NGINX CVE-2026-42945 exploited in the wild (The Hacker News). Attackers are actively abusing a recently disclosed vulnerability that can cause worker process crashes and potentially enable remote code execution. The flaw affects both NGINX Open Source and NGINX Plus, making rapid patching critical for high‑traffic deployments.
Funnel Builder WordPress plugin under active exploitation (Bleeping Computer / The Hacker News). Threat actors are injecting malicious JavaScript into WooCommerce checkout pages via a critical vulnerability. The exploit is being used to skim payment data, posing severe risk to e‑commerce operators running the affected plugin.
Russian group transforms Kazuar into a modular P2P botnet (Bleeping Computer / The Hacker News).

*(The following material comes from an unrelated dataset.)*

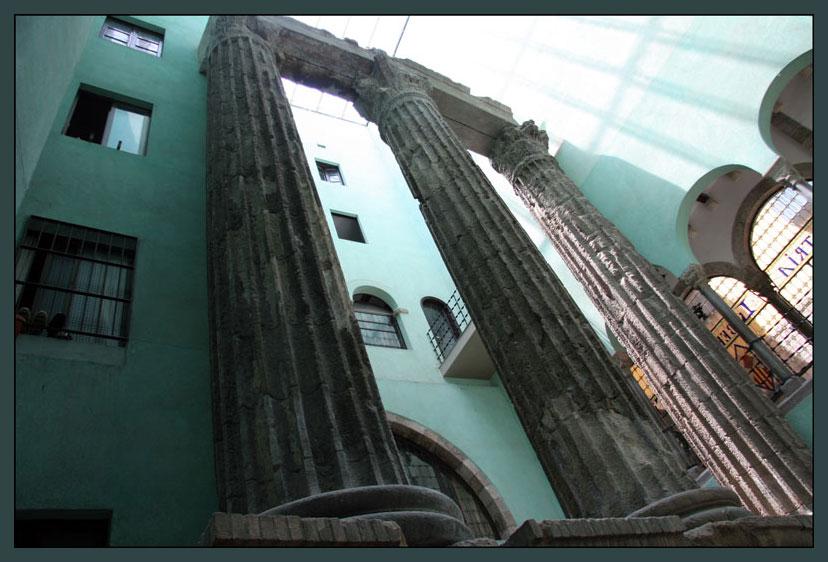 """фото """"Сочетание старины и новых строений в Барселоне"""" метки: путешествия, архитектура, пейзаж, Европа"""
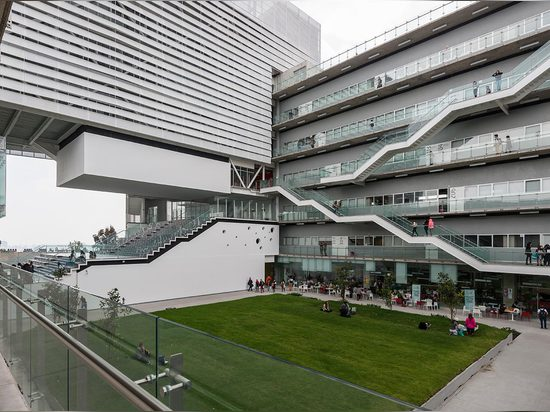 When its founders saw that Centro was outgrowing its campus, they commissioned Enrique Norten and TEN Arquitectos to build over a 5,600 sq m site on Avenida de los Constituyentes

The Turla-linked malware now supports distributed command infrastructure, enhancing resilience against takedowns and enabling stealthy long-term espionage targeting government and enterprise networks.
Canvas platform breach causes widespread academic disruption (Krebs on Security). A data extortion attack has impacted schools and universities across the U.S., interrupting coursework and prompting federal attention. Attackers reportedly accessed sensitive institutional data while maintaining a ransom-driven operational model.
IoT botnet infrastructure disrupted by multinational law enforcement (Krebs on Security). Authorities in the U.S., Canada, and Germany dismantled online infrastructure supporting several large IoT botnets responsible for massive DDoS attacks. Impacted networks included millions of compromised devices, improving short‑term stability but revealing the scale of global IoT compromise.
OpenAI supply‑chain incident impacts two employee devices (The Hacker News). The Mini Shai‑Hulud compromise of TanStack components affected OpenAI corporate devices, although no production systems or customer data were accessed. This incident reinforces the rising incidence of package‑level supply‑chain attacks in development ecosystems.
Tycoon2FA expands Microsoft 365 hijacking via device‑code phishing (Bleeping Computer). The phishing kit now abuses Trustifi click‑tracking URLs to bypass MFA and capture authentication tokens. This represents a significant evolution in adversaries’ MFA‑evading techniques and increases risk for organizations relying on device‑code workflows.